- Film poster
- Directed by: Jason Connery
- Screenplay by: Pamela Marin; Kevin Cook;
- Based on: Tommy's Honor: The Story of Old Tom Morris and Young Tom Morris, Golf's Founding Father and Son by Kevin Cook
- Produced by: Keith Bank; Bob Last; Jim Kreutzer; Tim Moore;
- Starring: Peter Mullan; Jack Lowden; Ophelia Lovibond; Sam Neill;
- Music by: Christian Henson
- Production companies: Gutta Percha Productions; Timeless Films; Creative Scotland; SellOutPictures; Wind Chill Media Group;
- Distributed by: Roadside Attractions (United States); Thunderbird Releasing (United Kingdom); Timeless Films (International);
- Release dates: June 15, 2016 (Edinburgh International Film Festival); April 14, 2017 (United States); July 7, 2017 (United Kingdom);
- Running time: 117 minutes
- Countries: United States; United Kingdom;
- Language: English

= Tommy's Honour =

Tommy's Honour is a 2016 historical drama film depicting the lives and careers of, and the complex relationship between, the pioneering Scottish golfing champions Old Tom Morris and his son Young Tom Morris. The film is directed by Jason Connery, and the father and son are portrayed by Peter Mullan and Jack Lowden. The film won Best Feature Film at the 2016 British Academy Scotland Awards.
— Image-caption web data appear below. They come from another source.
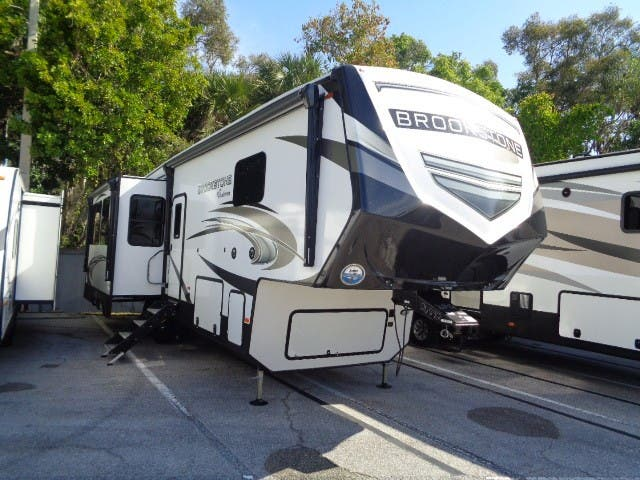 2021 Coachmen Brookstone 290RL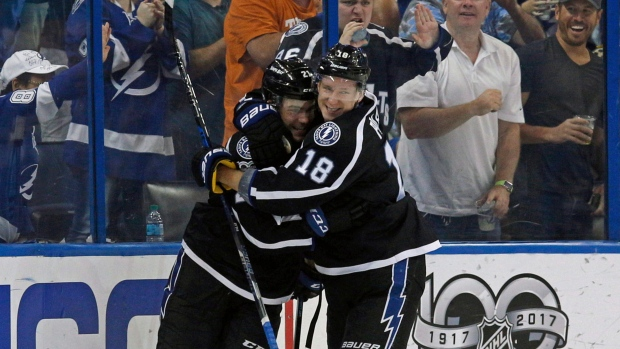 4fd123ff7aa Point scores twice to lead Lightning past Sabres - TSN.ca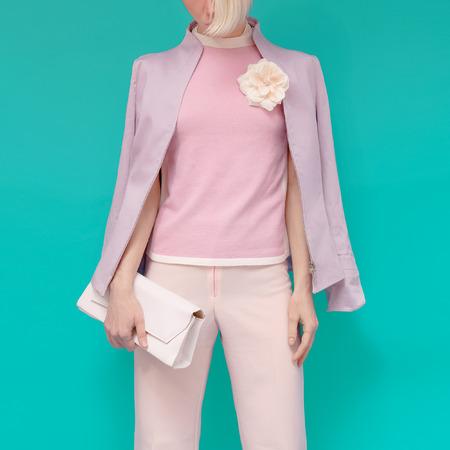 freshness: Moda chica rubia en ropa glamorosa verano con accesorios de �ltima moda. Verano brillante frescura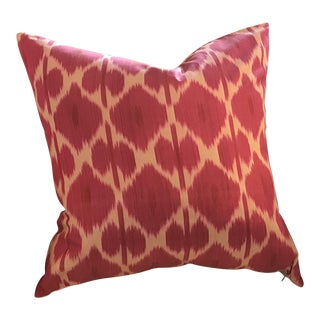 Ikat, Hand-Made Silk Pillow in Fuchsia/ Off-White, Made in Uzbekistan For Sale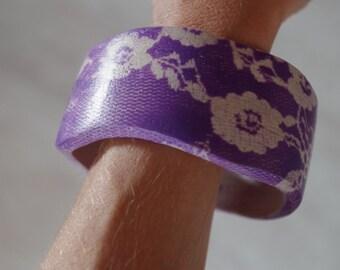 Wood  (oak) bracelet, Purple FLOWERS
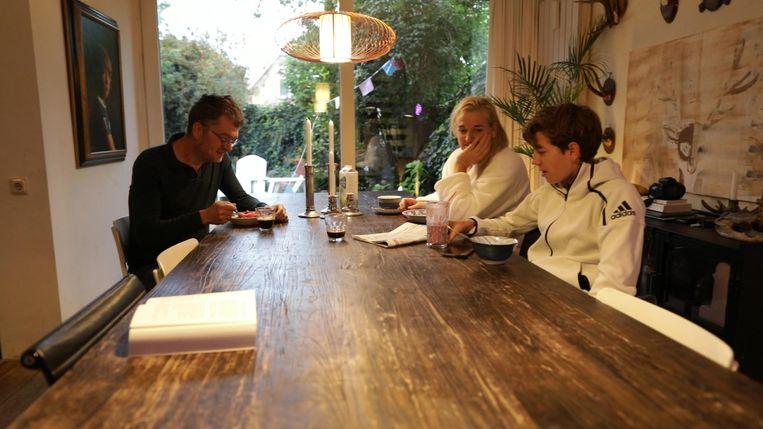 Jan Heemskerk, auteur van het boek The Dad, en zijn familie aan het ontbijt. Beeld Volkskrant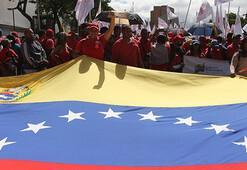 Venezuelada hükümet taraftarları da 9 Martta sokakta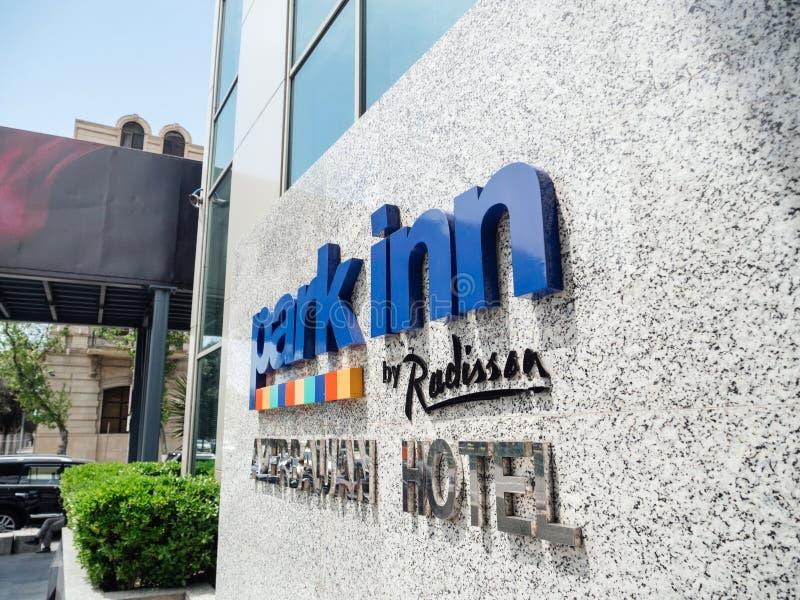 Pensão do parque pelo sinal de Radisson Baku Hotel imagem de stock royalty free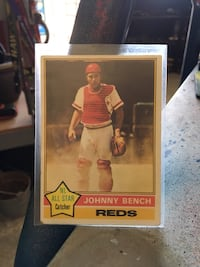 JOHNNY BENCH Topps card# 300 1976 card  Greenwood, 46142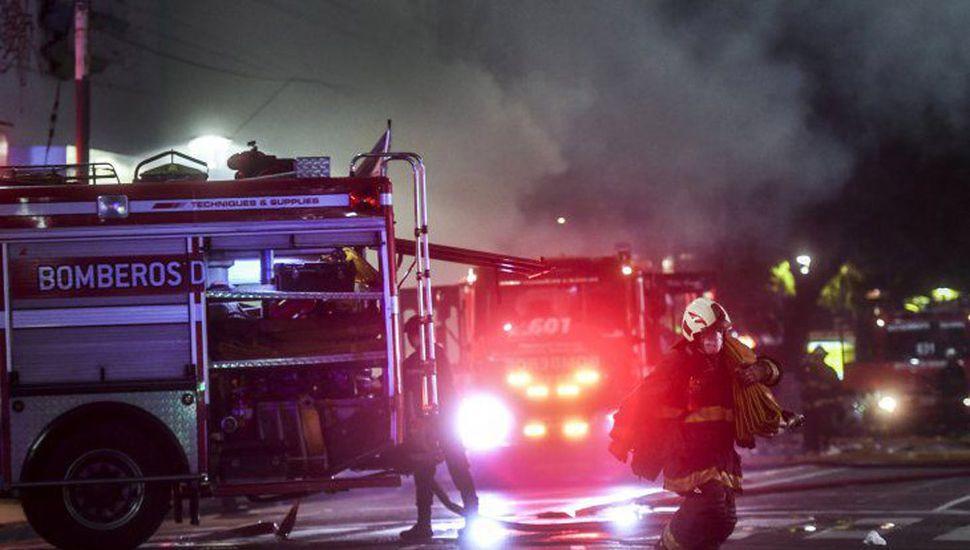Murieron dos bomberos tras la  explosión del subsuelo de un edificio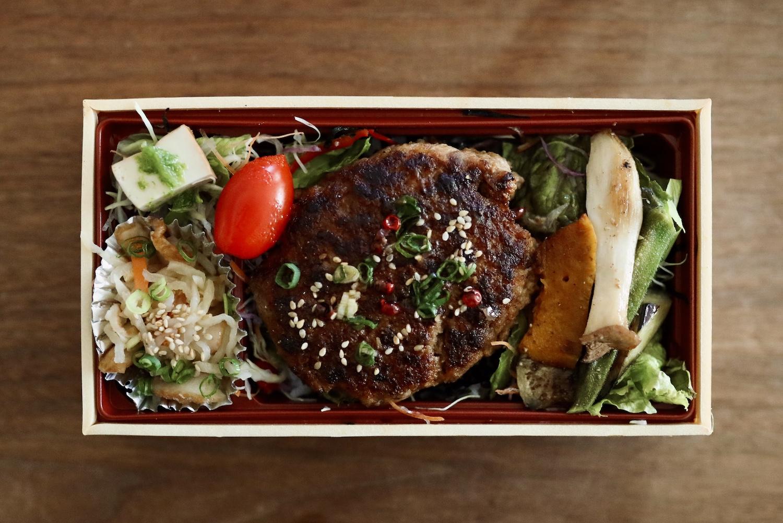 アラプランチャ幸(こう)|南国市・鉄板焼きコース料理がリーズナブルに楽しめるステーキハウス。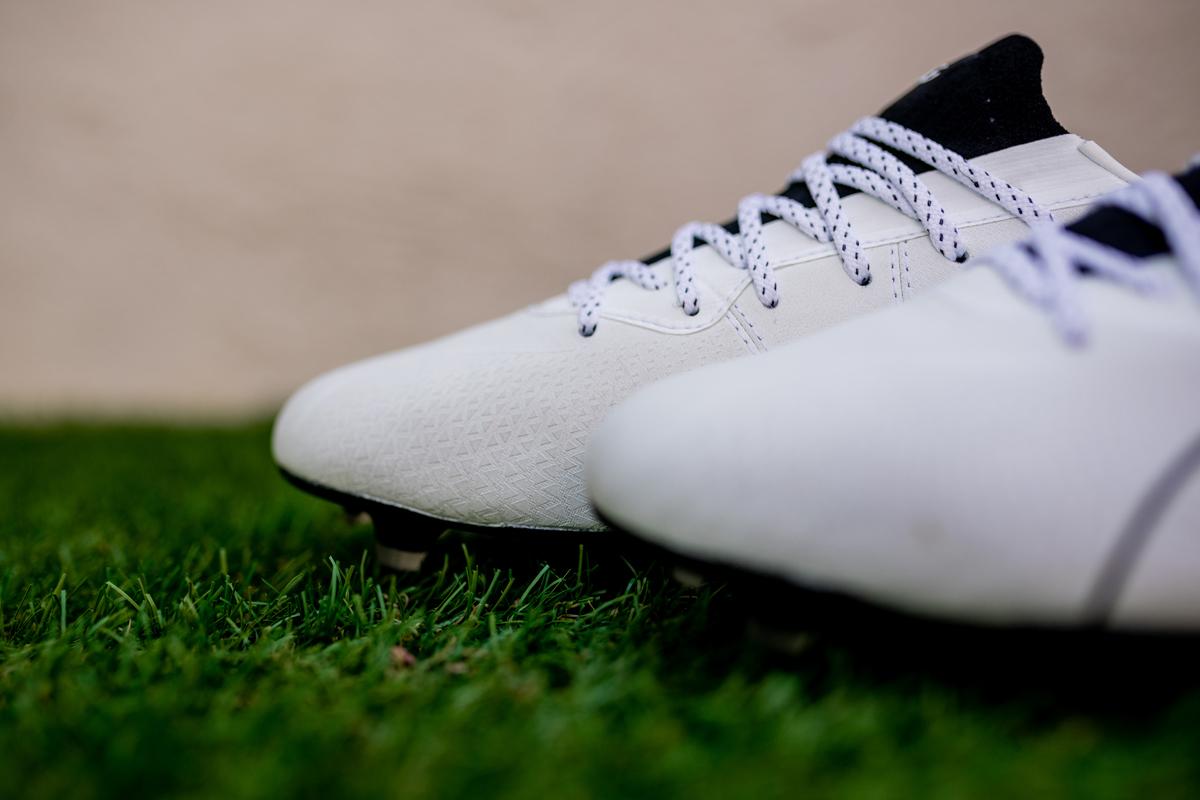 PUMA发布全新KING Platinum Lazertouch足球鞋 © 球衫堂 kitstown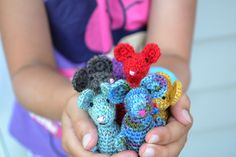 Tiny Crochet Mousies tutorial by the Green Dragonfly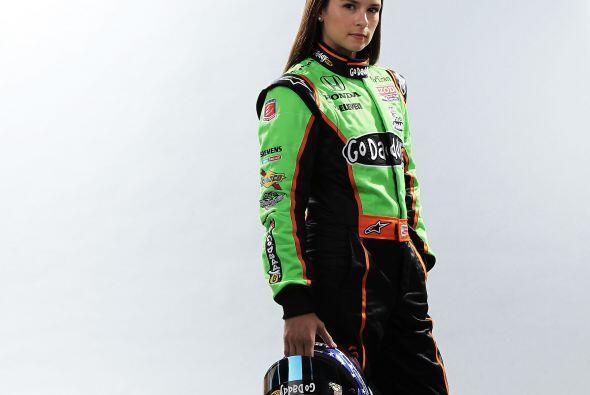 Danica Patrick es la mujer más exitosa del automovilismo, gracias a su p...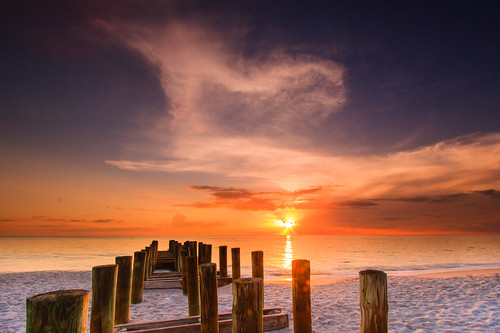 sunset canon naples coast beach sand cloud sky colours florida america roadtrip filters leefilters 1022mm 60d longexposure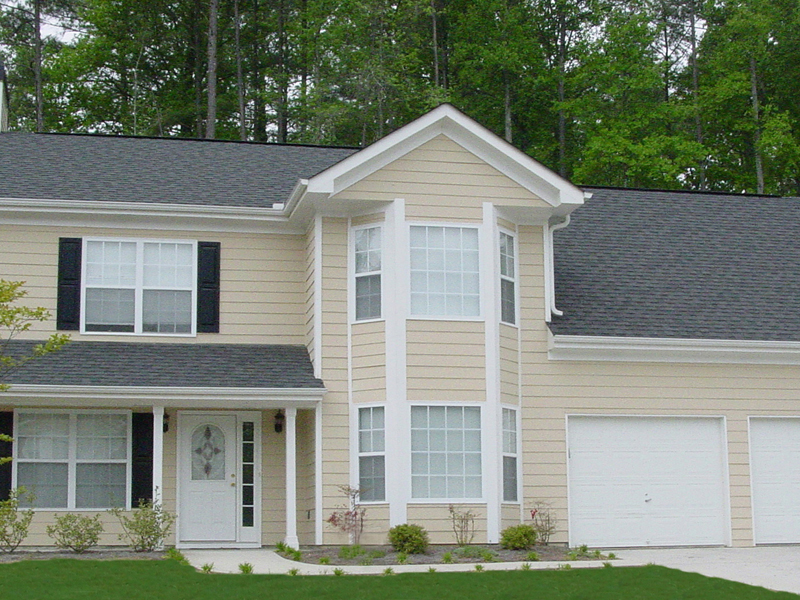 Traditional House Plan Front Photo 01 053D-0003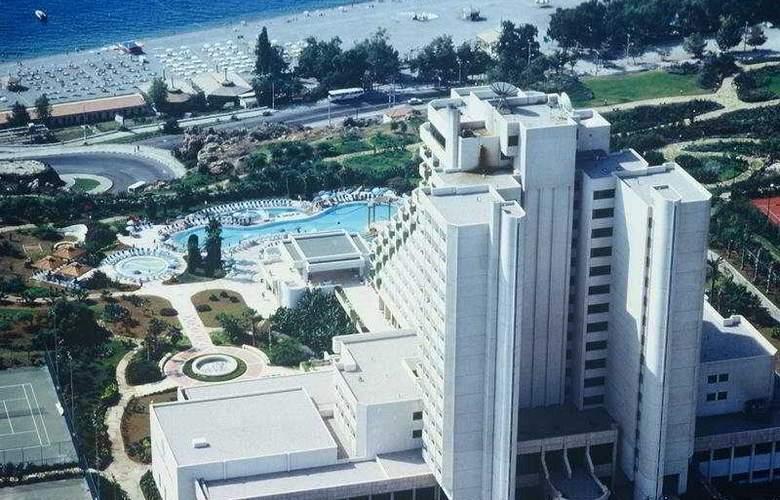 Ozkaymak Falez - Hotel - 0
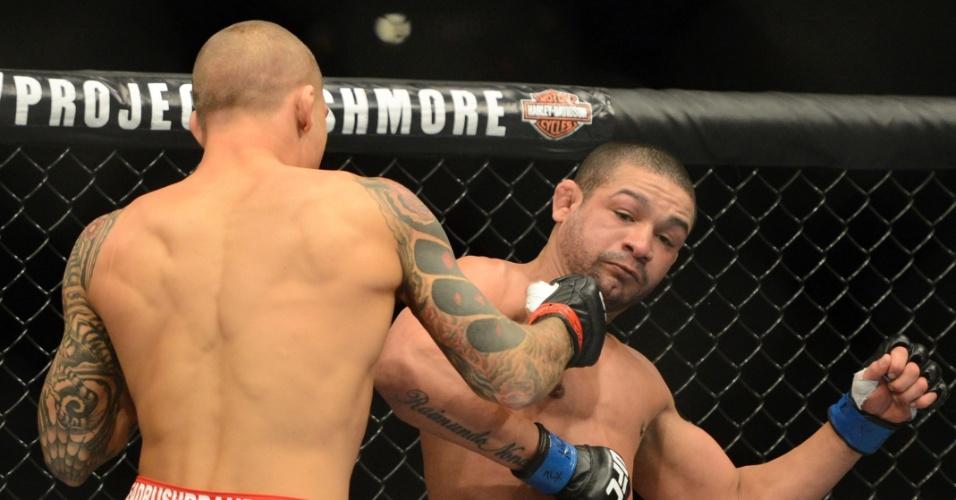 28.dez.2013 - Dustin Poirier acerta golpe em Diego Brandão durante luta pelo card principal do UFC 168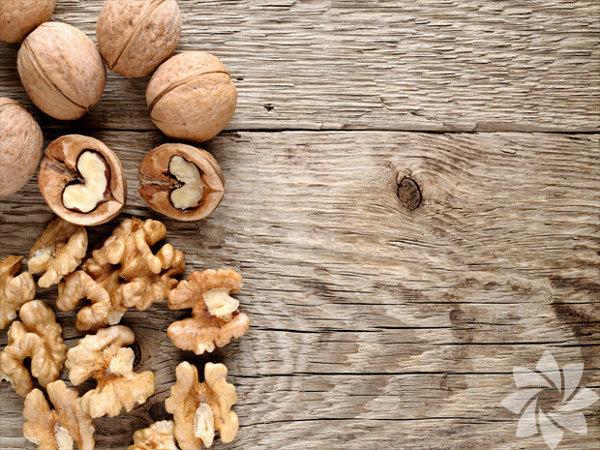 Ceviz, Omega 3 açısından en zengin ağaç yemişidir. Yüksek Omega 3 alımının, kalp-damar hastalıkları riskini azalttığı belirlenmiştir. (PAN 2012)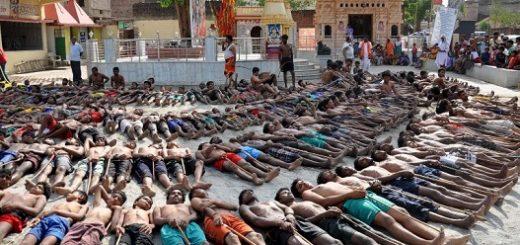 کشاورزان هندی در حال دعا برای باران در فستیوال ماندا
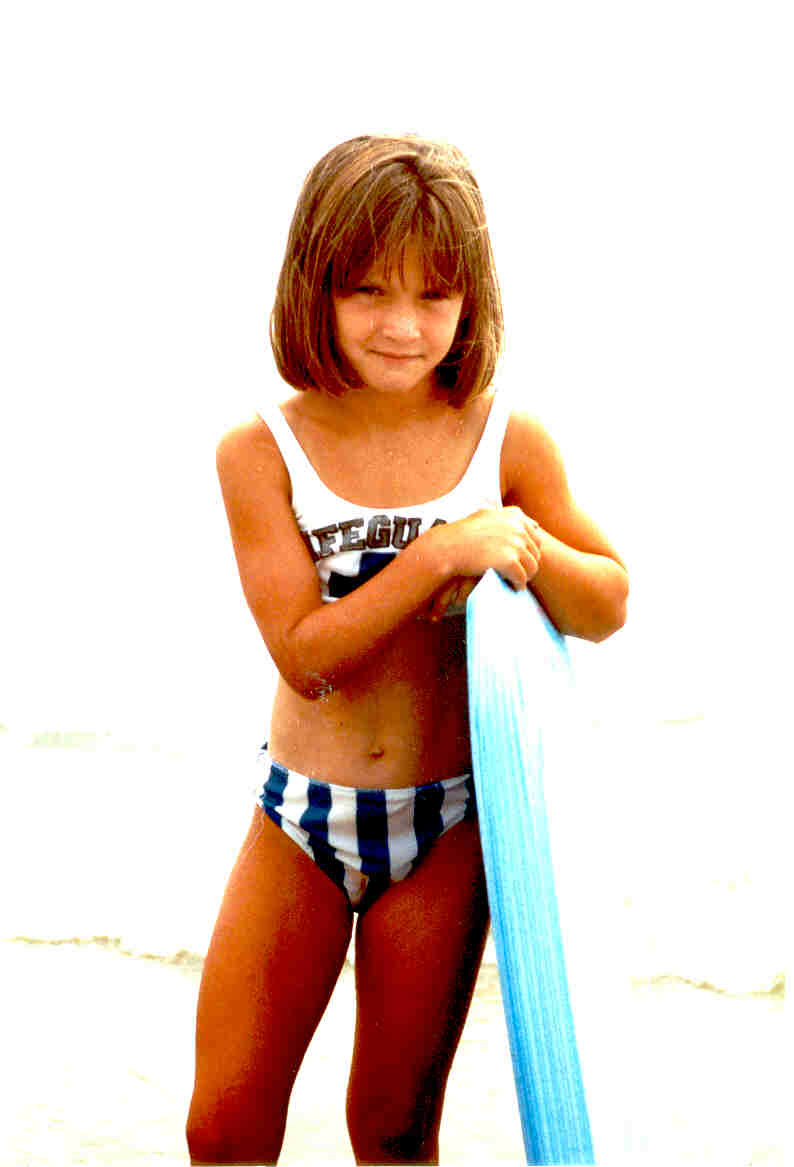 Jessie at Ocean City - Age 6.jpg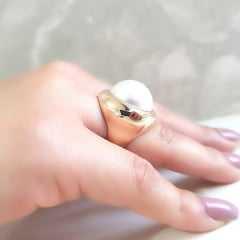 Anel pérola shell branca redonda  - modelo Melina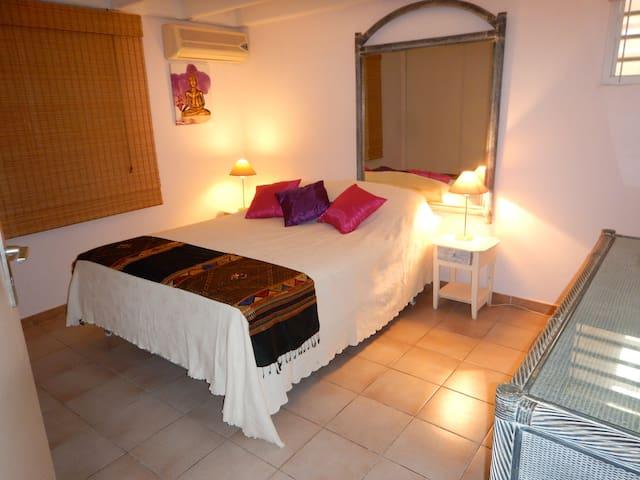 Large bedroom + priv.bathroom+ breakfast for 2 - Saint MARTIN - Bed & Breakfast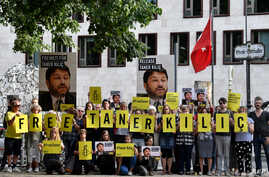 Activists of Amnesty International stage a protest against the detention of the head of Amnesty International in Turkey, Taner Kilic, in front of the Turkish Embassy in Berlin, Germany, June 15, 2017.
The screenplay, written by Pamela Marin and Kevin Cook, is based on Cook's 2007 book, Tommy's Honor: The Story of Old Tom Morris and Young Tom Morris, Golf's Founding Father and Son. The book won the Herbert Warren Wind Book Award as the best golf book of 2007, was one of the five books that Sports Illustrated selected as the "Books of the Year" in 2007, and was #32 of "the 50 best sports books ever written" selected by The Telegraph.

The film opened the 2016 Edinburgh International Film Festival on 15 June 2016 and it went into theatrical release in the United States on 14 April 2017 and in the United Kingdom on 7 July 2017. The official premiere was held at The New Picture House St Andrews

==Plot==
In St Andrews, Scotland in 1866, 15-year-old Tommy Morris (Jack Lowden) is an avid golfer like his legendary and pioneering father, Tom Morris (Peter Mullan). "Old Tom" is greens-keeper for The Royal and Ancient Golf Club of St Andrews, as well as the town's club- and ball-maker. He is the two-time winner of the first major golf tournament, The Open Championship, which was founded in 1860 by James Ogilvie Fairlie, Tom's mentor. He also established golf's standard of 18 holes per round. But young Tommy is beginning to chafe at his father's dictates, especially in the rapidly changing world they live in.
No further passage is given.